HIV positive pregnant women have the potential to transmit the HIV infection to their babies in pregnancy, during childbirth and during breast feeding. Nigeria has about 380,000 children living with HIV. This is over 30% of the children in the world with HIV/AIDS. This picture is abysmal. What is even more worrisome is that countries with fewer resources than Nigeria that is, Anguilla, Antigua and Barbuda, Bermuda, Cayman Islands, Montserrat, and Saint Kitts and Nevis in 2017 eliminated mother-to-child transmission of HIV and syphilis as a public health threat. If these countries can achieve this feat why is Nigeria lacking behind?

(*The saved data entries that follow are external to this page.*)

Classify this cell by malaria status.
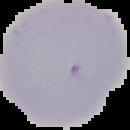
It is uninfected.

Image is 130×130 pixels. Cell region segmented out of the field of view; the surrounding area is masked to black. From a thin blood film.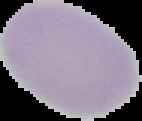
Summary:
  - Image size: 142×121 pixels
  - Image type: segmented cell region on a black background
  - Preparation: thin blood smear
  - Result: no Plasmodium parasites detectedAssess this cell for malaria.
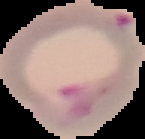
Parasitized.

preparation = thin blood smear
image type = segmented cell region with the area outside set to black
image size = 145×139 pixelsAssess this cell for malaria.
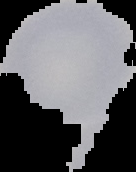

Uninfected.

image size = 136×172 pixels
preparation = thin blood film
image type = cell region segmented out of the field of view; surrounding area masked to blackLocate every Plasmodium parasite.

Nigeria’s high rate is due to the low coverage of the prevention of mother to child transmission of HIV (PMTCT) programme. The programme includes interventions to block the transmission of the HIV (HIVirus) from an infected mother to the unborn child and during breast feeding. Though there has been a reduction in new cases in children (62,000 in 2003 and 51,000 new cases in 2013), the rate of reduction is not worth celebrating, considering the fact that children are being infected and dying daily from what is preventable.
While government has to step up the prevention of mother to child transmission of HIV (PMTCT) programme, Nigerians should take the use of condoms to prevent the high rates of heterosexual transmissions seriously.
It is noteworthy that the current government is taking a more active step to eliminate mother-to-child transmission of HIV. This gives a glimmer of hope. If Antigua can win the battle against HIV transmission, why can’t Nigeria? We await the outcome measures of the interventions of the current government.